O söylediyse doğrudur
Hikmet ehli zatlar buyuruyor ki:
Cennete giden yola girmek, Cennete gitmek, dünya sevgisini kalbden çıkaran Ehl-i sünnet âlimlerine, Silsile-i aliyye büyüklerine tâbi olmak, ancak onları sevmekle mümkündür. Yoksa insan, bunu kendi başına yapamaz. Mevlana Celaleddin-i Rumi hazretleri, (Hocama kavuştum, aklımı bıraktım ve kurtuldum. Aksi halde felakete gidiyordum; çünkü anlattıklarıyla yaptıkları arasında çok fark vardı. Aklım kabul etmiyordu. Zihnimde itirazlar başlayınca, felakete gittiğimi anladım, en sonunda aklımı bıraktım ve kurtuldum) buyuruyor.

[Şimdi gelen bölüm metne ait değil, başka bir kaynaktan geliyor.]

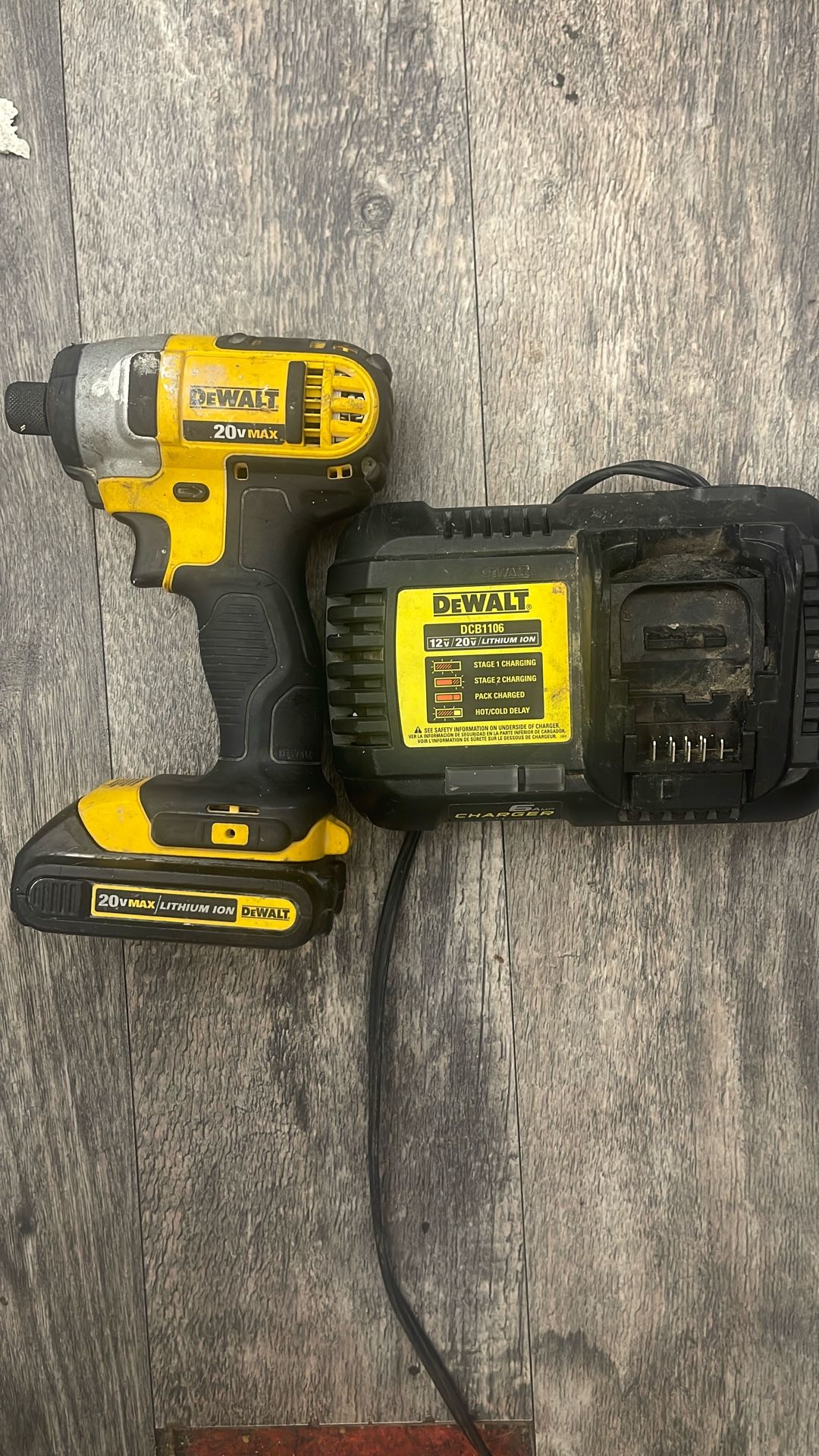 Dewalt Charger And Drill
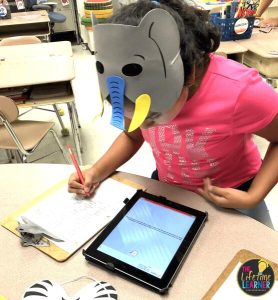 zoo classroom transformation student working
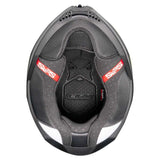 CGM 363 SHOT RACE Integral Moto Casco Rojo Antracita Mate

Kâbe’ye varan, hâlâ (Kâbe’ye nasıl gidilir?) diye sorar mı? Sorarsa, ona ne derler?
İnsan bir gemiye veya başka bir vasıtaya bindikten sonra, kaptanına karışmaya hakkı yoktur. Binmeyebilir. Binerse susup oturacak. Yani bizim dinimizin esası, Ebu Bekr-i Sıddık hazretlerinin söylediği sözdür. Ne buyuruyor Ebu Bekri Sıddık hazretleri? (Mademki o söyledi, doğru söyledi) buyuruyor. Mirac hadisesini duyan müşrikler ona gelip, (Kudüs’e ne kadar zamanda gidilip gelinir?) diye sordular. (Bir ayda) buyurdu. (Zaten sen akıllı adamsın, böyle söyleyeceğini biliyorduk) dediler. (Niye sordunuz?) dedi. (Ama senin efendin, (Ben bir anda gidip geldim) diyor, ne dersin?) dediler. (O söylediyse doğrudur) buyurdu. Hâlbuki akıl, bir ayda gidilir diyor. Akıl, hesap, kitap bunu bildiriyor; ama o, aklı bırakmıştı. Ebu Bekr-i Sıddık hazretleri orada eğer, aklıyla konuşmaya devam etseydi, Eshab-ı kiram olmak şerefinden mahrum kalacaktı. Hâlbuki Peygamberlerden sonra en üstün insan oldu. Neden? Bu sözünden, bu imanından, bu ihlâsından dolayı…
Her mürşid-i kâmilin talebeleri arasında, aklını kullanmayan çok az kişi olmuştur. Kim aklını ne kadar terk etmişse, o kadar kendini kurtarabilmiştir. Hâlbuki çekilen en büyük sıkıntı, böyle bir nimete kavuştuğu halde, hâlâ aklıyla yol almaya çalışmaktır. Bunlar daima kaybetmiştir ve helak olmuşlardır. Onun için insan, teslimiyeti nispetinde saadete erer. Eshab-ı kiramın erdiği gibi. Kavuşup da âşık olanlar, en büyük rütbeye eriştiler, en büyük saadete kavuştular. Onların iki rekât namazına, sonra gelenler, ömürleri boyunca kıldıkları namazla kavuşamadılar. Öyle sevab aldılar.
Kendimizi seversek, başkasından soğuruz. Kendimizi sevmezsek, herkesi severiz. Herkes de bizi sever. İki sevgi bir kalbde olmaz. Ya Allah sevgisi, ya nefs sevgisi. Allah sevgisi varsa, öteki zaten gider. Kalbin saf ve temiz olması lazım. Kalbin saf ve temiz olması da, kendine değil, büyüklerimize tâbi olmakla mümkündür. Allahü teâlâ Kur'an-ı kerimde, düşmanlarla değil, dostlarla beraber olmayı emrediyor.